» Given request 1
Reproduce the stretch of the pull request thread from "We still need" through "need custom crawls?".
» Given request 2
In the pull request thread, what does the reviewer say the project uses for indentation instead of tabs?
» Given request 3
List every user the pull request thread copies with a cc line.

Added the first custom crawler documentation files by ebenp · Pull Request #25 · datatogether/learning

ebenp · 2017-09-03T15:24:26Z

Here's some structure for the custom crawlers documentation

Added folder / files for custom crawls

ebenp · 2017-09-03T15:27:33Z

This is a response to #19
Also, my first ever pull request!

cc @jeffreyliu @dcwalk @weatherpattern

dcwalk · 2017-09-03T21:56:00Z

Hey @ebenp 🎉

It looks like you deleted the main README in this PR, are you able to revert that?

dcwalk · 2017-09-03T21:56:41Z

README.md

@@ -1,74 +0,0 @@
-# Data Together Learning Materials


We still need the main README, can you revert to have it in this commit?

dcwalk

Dropped some comments in!

dcwalk · 2017-09-03T21:57:26Z

custom-crawls/README.md

+## Lessons
+
+1. What is custom crawling?
+	*	Why do some websites need custom crawls?


We use 2 spaces not tabs, NBD, but nice to be consistent

dcwalk · 2017-09-03T21:59:17Z

custom-crawls/README.md

+
+## Prerequisites
+
+* You care about a dataset that exists on the web and downloading the data could be benifit from some automation of downloading


I think we could cut out "You care about a dataset that exists on the web and..."
As the prereq on this is probably more complex (e.g., you have a dataset that can't be downloaded automatically.)

We may want to revisit the DR guides we prepared and pull in some language:
https://edgi-govdata-archiving.github.io/guides/

dcwalk · 2017-09-03T21:59:30Z

custom-crawls/README.md

+
+## Prerequisites
+
+* You care about a dataset that exists on the web and downloading the data could be benifit from some automation of downloading


s/benifit/benefit

dcwalk · 2017-09-03T22:00:28Z

custom-crawls/README.md

+After going through this tutorial you will know
+
+* What a custom crawler is and why some websites need one
+* What should your custom crawler extract from a webpage?


Can we have this second point phrased not as a question, so
something like: "What your custom crawler needs to extract from a web page"

dcwalk · 2017-09-03T22:00:45Z

custom-crawls/README.md

+
+* What a custom crawler is and why some websites need one
+* What should your custom crawler extract from a webpage?
+* How to write a custom crawler that works with DataTogether


s/DataTogether/Data Together

dcwalk · 2017-09-03T22:01:07Z

custom-crawls/README.md

+
+## Key Concepts
+
+* Custom Crawler:  An auotmated way to download data and prepare it for upload into the DataTogether network. This is usually a script file that is written specifically for a dataset.

» Supplied information
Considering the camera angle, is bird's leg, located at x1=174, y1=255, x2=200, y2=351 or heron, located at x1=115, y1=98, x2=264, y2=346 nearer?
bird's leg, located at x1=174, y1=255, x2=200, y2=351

» Output 1
We still need the main README, can you revert to have it in this commit?

dcwalk

Dropped some comments in!

dcwalk · 2017-09-03T21:57:26Z

custom-crawls/README.md

+## Lessons
+
+1. What is custom crawling?
+	*	Why do some websites need custom crawls?

» Output 2
2 spaces.

» Output 3
@jeffreyliu, @dcwalk, @weatherpattern